### Records for processing
-*-
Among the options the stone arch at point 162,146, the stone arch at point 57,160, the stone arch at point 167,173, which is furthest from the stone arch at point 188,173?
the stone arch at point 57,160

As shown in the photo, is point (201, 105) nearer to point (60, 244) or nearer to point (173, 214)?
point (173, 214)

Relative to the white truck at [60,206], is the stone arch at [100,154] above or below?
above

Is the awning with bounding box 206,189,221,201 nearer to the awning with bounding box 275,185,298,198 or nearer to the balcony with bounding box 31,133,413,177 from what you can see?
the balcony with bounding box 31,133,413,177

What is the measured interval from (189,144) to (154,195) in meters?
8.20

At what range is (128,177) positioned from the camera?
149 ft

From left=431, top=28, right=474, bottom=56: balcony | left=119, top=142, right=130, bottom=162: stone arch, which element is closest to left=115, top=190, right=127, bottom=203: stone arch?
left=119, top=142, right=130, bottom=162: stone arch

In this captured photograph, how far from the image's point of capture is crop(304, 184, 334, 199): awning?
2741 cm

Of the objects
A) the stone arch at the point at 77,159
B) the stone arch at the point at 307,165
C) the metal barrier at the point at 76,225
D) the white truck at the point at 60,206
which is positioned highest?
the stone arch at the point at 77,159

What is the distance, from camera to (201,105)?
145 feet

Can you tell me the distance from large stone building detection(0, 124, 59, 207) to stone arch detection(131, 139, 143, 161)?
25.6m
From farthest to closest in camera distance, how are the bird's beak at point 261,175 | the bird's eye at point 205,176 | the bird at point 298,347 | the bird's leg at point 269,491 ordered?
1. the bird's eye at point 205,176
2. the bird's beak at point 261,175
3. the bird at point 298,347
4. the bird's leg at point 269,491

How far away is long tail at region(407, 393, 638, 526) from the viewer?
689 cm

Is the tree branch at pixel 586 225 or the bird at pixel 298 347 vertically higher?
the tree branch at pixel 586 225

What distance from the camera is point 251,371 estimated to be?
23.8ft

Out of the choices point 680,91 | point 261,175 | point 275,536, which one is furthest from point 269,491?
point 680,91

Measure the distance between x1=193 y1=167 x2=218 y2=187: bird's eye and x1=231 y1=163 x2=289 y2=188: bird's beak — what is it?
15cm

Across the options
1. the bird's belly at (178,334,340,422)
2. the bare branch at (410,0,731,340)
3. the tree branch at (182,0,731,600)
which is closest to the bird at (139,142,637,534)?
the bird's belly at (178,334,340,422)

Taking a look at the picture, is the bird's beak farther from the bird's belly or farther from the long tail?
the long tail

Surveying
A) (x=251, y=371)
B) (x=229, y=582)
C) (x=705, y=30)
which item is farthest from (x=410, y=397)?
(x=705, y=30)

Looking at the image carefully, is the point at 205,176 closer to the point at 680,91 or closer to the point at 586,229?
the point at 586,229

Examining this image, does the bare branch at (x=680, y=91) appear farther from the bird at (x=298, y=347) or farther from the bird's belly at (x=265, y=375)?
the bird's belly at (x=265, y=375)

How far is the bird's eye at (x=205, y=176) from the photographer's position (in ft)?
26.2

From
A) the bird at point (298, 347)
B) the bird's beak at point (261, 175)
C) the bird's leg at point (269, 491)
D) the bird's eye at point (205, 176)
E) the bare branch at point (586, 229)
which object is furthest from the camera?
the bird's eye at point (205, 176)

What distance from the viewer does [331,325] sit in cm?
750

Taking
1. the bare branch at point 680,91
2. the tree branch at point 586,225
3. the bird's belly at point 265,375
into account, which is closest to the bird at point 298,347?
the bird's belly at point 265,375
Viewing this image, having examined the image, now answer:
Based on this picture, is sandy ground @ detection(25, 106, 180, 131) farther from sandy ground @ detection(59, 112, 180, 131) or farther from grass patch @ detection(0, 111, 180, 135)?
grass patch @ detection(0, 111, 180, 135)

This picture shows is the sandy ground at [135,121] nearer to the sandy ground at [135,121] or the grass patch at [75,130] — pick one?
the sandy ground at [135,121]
-*-
### Stated goal
Write out every item above again, unchanged, from the first one to the last.

### Response to the task
Among the options the stone arch at point 162,146, the stone arch at point 57,160, the stone arch at point 167,173, which is furthest from the stone arch at point 188,173?
the stone arch at point 57,160

As shown in the photo, is point (201, 105) nearer to point (60, 244) or nearer to point (173, 214)?
point (173, 214)

Relative to the white truck at [60,206], is the stone arch at [100,154] above or below?
above

Is the awning with bounding box 206,189,221,201 nearer to the awning with bounding box 275,185,298,198 or nearer to the balcony with bounding box 31,133,413,177 from what you can see?
the balcony with bounding box 31,133,413,177

What is the measured interval from (189,144) to (154,195) in meters?
8.20

At what range is (128,177) positioned from the camera?
149 ft

From left=431, top=28, right=474, bottom=56: balcony | left=119, top=142, right=130, bottom=162: stone arch, which element is closest to left=115, top=190, right=127, bottom=203: stone arch?
left=119, top=142, right=130, bottom=162: stone arch

In this captured photograph, how far from the image's point of capture is crop(304, 184, 334, 199): awning?
2741 cm

Of the objects
A) the stone arch at the point at 77,159
B) the stone arch at the point at 307,165
C) the metal barrier at the point at 76,225
D) the white truck at the point at 60,206
which is positioned highest?
the stone arch at the point at 77,159

What is the distance, from camera to (201,105)?
145 feet

Can you tell me the distance from large stone building detection(0, 124, 59, 207) to stone arch detection(131, 139, 143, 161)?
25.6m
From farthest to closest in camera distance, how are the bird's beak at point 261,175 | the bird's eye at point 205,176 | the bird at point 298,347 | the bird's leg at point 269,491 ordered?
1. the bird's eye at point 205,176
2. the bird's beak at point 261,175
3. the bird at point 298,347
4. the bird's leg at point 269,491

How far away is long tail at region(407, 393, 638, 526) from the viewer?
689 cm

Is the tree branch at pixel 586 225 or the bird at pixel 298 347 vertically higher?
the tree branch at pixel 586 225

What distance from the camera is point 251,371 estimated to be?
23.8ft

Out of the choices point 680,91 | point 261,175 | point 275,536, which one is furthest from point 269,491?
point 680,91

Measure the distance between x1=193 y1=167 x2=218 y2=187: bird's eye and x1=231 y1=163 x2=289 y2=188: bird's beak — what is it?
15cm

Across the options
1. the bird's belly at (178,334,340,422)
2. the bare branch at (410,0,731,340)
3. the tree branch at (182,0,731,600)
which is closest to the bird at (139,142,637,534)?
the bird's belly at (178,334,340,422)

Taking a look at the picture, is the bird's beak farther from the bird's belly or farther from the long tail?
the long tail

Surveying
A) (x=251, y=371)
B) (x=229, y=582)
C) (x=705, y=30)
which item is farthest from (x=410, y=397)?
(x=705, y=30)

Looking at the image carefully, is the point at 205,176 closer to the point at 680,91 or closer to the point at 586,229?
the point at 586,229

Examining this image, does the bare branch at (x=680, y=91) appear farther from the bird at (x=298, y=347) or farther from the bird's belly at (x=265, y=375)?
the bird's belly at (x=265, y=375)

How far is the bird's eye at (x=205, y=176) from the photographer's position (in ft)?
26.2

From
A) the bird at point (298, 347)
B) the bird's beak at point (261, 175)
C) the bird's leg at point (269, 491)
D) the bird's eye at point (205, 176)
E) the bare branch at point (586, 229)
which object is furthest from the camera?
the bird's eye at point (205, 176)

What distance from the viewer does [331,325] sit in cm?
750

Taking
1. the bare branch at point 680,91
2. the tree branch at point 586,225
3. the bird's belly at point 265,375
into account, which is closest to the bird at point 298,347?
the bird's belly at point 265,375
Viewing this image, having examined the image, now answer:
Based on this picture, is sandy ground @ detection(25, 106, 180, 131) farther from sandy ground @ detection(59, 112, 180, 131) or farther from grass patch @ detection(0, 111, 180, 135)?
grass patch @ detection(0, 111, 180, 135)

This picture shows is the sandy ground at [135,121] nearer to the sandy ground at [135,121] or the grass patch at [75,130] — pick one?
the sandy ground at [135,121]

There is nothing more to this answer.